--- REQUIRED WORK ---
Start at the top and transcribe every record through the final line exactly.

======== DATASET EXTRACT ========

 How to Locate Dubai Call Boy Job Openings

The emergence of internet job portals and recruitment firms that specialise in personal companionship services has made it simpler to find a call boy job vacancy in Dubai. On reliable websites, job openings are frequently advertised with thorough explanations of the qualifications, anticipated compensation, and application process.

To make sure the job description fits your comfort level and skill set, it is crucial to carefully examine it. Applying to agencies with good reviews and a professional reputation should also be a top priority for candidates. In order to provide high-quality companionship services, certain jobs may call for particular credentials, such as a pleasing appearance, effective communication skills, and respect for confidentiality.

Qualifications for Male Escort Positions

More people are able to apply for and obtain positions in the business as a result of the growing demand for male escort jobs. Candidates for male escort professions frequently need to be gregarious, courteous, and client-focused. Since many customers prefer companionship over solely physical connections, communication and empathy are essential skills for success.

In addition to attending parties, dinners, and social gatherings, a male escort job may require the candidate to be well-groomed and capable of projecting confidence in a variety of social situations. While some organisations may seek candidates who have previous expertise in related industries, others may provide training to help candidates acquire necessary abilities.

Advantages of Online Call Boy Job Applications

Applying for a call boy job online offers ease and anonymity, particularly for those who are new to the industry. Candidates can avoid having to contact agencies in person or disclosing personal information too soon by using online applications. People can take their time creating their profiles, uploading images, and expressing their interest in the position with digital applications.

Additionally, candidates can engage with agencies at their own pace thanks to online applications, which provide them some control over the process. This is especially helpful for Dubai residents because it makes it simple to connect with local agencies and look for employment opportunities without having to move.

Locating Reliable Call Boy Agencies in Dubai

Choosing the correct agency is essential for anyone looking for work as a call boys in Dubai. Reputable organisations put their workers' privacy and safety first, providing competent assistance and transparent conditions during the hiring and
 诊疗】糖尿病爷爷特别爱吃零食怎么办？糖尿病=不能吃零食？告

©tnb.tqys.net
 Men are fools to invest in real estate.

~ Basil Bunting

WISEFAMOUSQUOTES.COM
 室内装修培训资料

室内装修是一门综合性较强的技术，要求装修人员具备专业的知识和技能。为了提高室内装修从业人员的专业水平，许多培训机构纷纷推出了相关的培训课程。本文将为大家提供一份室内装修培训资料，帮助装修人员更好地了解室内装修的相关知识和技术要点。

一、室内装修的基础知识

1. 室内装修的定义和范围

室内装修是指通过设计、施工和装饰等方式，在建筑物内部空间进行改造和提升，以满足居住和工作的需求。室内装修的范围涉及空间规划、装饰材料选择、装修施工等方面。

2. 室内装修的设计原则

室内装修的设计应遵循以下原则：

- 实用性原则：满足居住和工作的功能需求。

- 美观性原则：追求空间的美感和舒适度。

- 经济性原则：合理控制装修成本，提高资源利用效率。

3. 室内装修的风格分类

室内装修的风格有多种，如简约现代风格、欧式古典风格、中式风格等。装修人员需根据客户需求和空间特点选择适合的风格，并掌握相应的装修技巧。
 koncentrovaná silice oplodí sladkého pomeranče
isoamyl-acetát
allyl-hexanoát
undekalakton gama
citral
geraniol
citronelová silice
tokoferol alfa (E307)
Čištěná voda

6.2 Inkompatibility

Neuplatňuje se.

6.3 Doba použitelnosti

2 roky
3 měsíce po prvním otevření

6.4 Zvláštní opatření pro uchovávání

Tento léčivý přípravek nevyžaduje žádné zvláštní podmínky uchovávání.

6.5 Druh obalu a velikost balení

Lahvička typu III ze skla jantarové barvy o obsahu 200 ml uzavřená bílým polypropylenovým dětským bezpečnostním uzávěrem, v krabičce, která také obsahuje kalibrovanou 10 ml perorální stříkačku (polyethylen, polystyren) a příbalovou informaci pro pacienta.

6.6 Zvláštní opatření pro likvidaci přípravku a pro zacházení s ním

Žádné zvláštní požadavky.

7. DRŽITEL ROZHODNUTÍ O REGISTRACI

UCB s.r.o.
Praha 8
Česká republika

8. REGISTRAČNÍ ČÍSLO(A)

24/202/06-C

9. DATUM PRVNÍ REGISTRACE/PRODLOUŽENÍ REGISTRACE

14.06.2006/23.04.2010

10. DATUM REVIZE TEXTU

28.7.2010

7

========

--- SOLUTION FOR THIS PROBLEM ---
 How to Locate Dubai Call Boy Job Openings

The emergence of internet job portals and recruitment firms that specialise in personal companionship services has made it simpler to find a call boy job vacancy in Dubai. On reliable websites, job openings are frequently advertised with thorough explanations of the qualifications, anticipated compensation, and application process.

To make sure the job description fits your comfort level and skill set, it is crucial to carefully examine it. Applying to agencies with good reviews and a professional reputation should also be a top priority for candidates. In order to provide high-quality companionship services, certain jobs may call for particular credentials, such as a pleasing appearance, effective communication skills, and respect for confidentiality.

Qualifications for Male Escort Positions

More people are able to apply for and obtain positions in the business as a result of the growing demand for male escort jobs. Candidates for male escort professions frequently need to be gregarious, courteous, and client-focused. Since many customers prefer companionship over solely physical connections, communication and empathy are essential skills for success.

In addition to attending parties, dinners, and social gatherings, a male escort job may require the candidate to be well-groomed and capable of projecting confidence in a variety of social situations. While some organisations may seek candidates who have previous expertise in related industries, others may provide training to help candidates acquire necessary abilities.

Advantages of Online Call Boy Job Applications

Applying for a call boy job online offers ease and anonymity, particularly for those who are new to the industry. Candidates can avoid having to contact agencies in person or disclosing personal information too soon by using online applications. People can take their time creating their profiles, uploading images, and expressing their interest in the position with digital applications.

Additionally, candidates can engage with agencies at their own pace thanks to online applications, which provide them some control over the process. This is especially helpful for Dubai residents because it makes it simple to connect with local agencies and look for employment opportunities without having to move.

Locating Reliable Call Boy Agencies in Dubai

Choosing the correct agency is essential for anyone looking for work as a call boys in Dubai. Reputable organisations put their workers' privacy and safety first, providing competent assistance and transparent conditions during the hiring and
 诊疗】糖尿病爷爷特别爱吃零食怎么办？糖尿病=不能吃零食？告

©tnb.tqys.net
 Men are fools to invest in real estate.

~ Basil Bunting

WISEFAMOUSQUOTES.COM
 室内装修培训资料

室内装修是一门综合性较强的技术，要求装修人员具备专业的知识和技能。为了提高室内装修从业人员的专业水平，许多培训机构纷纷推出了相关的培训课程。本文将为大家提供一份室内装修培训资料，帮助装修人员更好地了解室内装修的相关知识和技术要点。

一、室内装修的基础知识

1. 室内装修的定义和范围

室内装修是指通过设计、施工和装饰等方式，在建筑物内部空间进行改造和提升，以满足居住和工作的需求。室内装修的范围涉及空间规划、装饰材料选择、装修施工等方面。

2. 室内装修的设计原则

室内装修的设计应遵循以下原则：

- 实用性原则：满足居住和工作的功能需求。

- 美观性原则：追求空间的美感和舒适度。

- 经济性原则：合理控制装修成本，提高资源利用效率。

3. 室内装修的风格分类

室内装修的风格有多种，如简约现代风格、欧式古典风格、中式风格等。装修人员需根据客户需求和空间特点选择适合的风格，并掌握相应的装修技巧。
 koncentrovaná silice oplodí sladkého pomeranče
isoamyl-acetát
allyl-hexanoát
undekalakton gama
citral
geraniol
citronelová silice
tokoferol alfa (E307)
Čištěná voda

6.2 Inkompatibility

Neuplatňuje se.

6.3 Doba použitelnosti

2 roky
3 měsíce po prvním otevření

6.4 Zvláštní opatření pro uchovávání

Tento léčivý přípravek nevyžaduje žádné zvláštní podmínky uchovávání.

6.5 Druh obalu a velikost balení

Lahvička typu III ze skla jantarové barvy o obsahu 200 ml uzavřená bílým polypropylenovým dětským bezpečnostním uzávěrem, v krabičce, která také obsahuje kalibrovanou 10 ml perorální stříkačku (polyethylen, polystyren) a příbalovou informaci pro pacienta.

6.6 Zvláštní opatření pro likvidaci přípravku a pro zacházení s ním

Žádné zvláštní požadavky.

7. DRŽITEL ROZHODNUTÍ O REGISTRACI

UCB s.r.o.
Praha 8
Česká republika

8. REGISTRAČNÍ ČÍSLO(A)

24/202/06-C

9. DATUM PRVNÍ REGISTRACE/PRODLOUŽENÍ REGISTRACE

14.06.2006/23.04.2010

10. DATUM REVIZE TEXTU

28.7.2010

7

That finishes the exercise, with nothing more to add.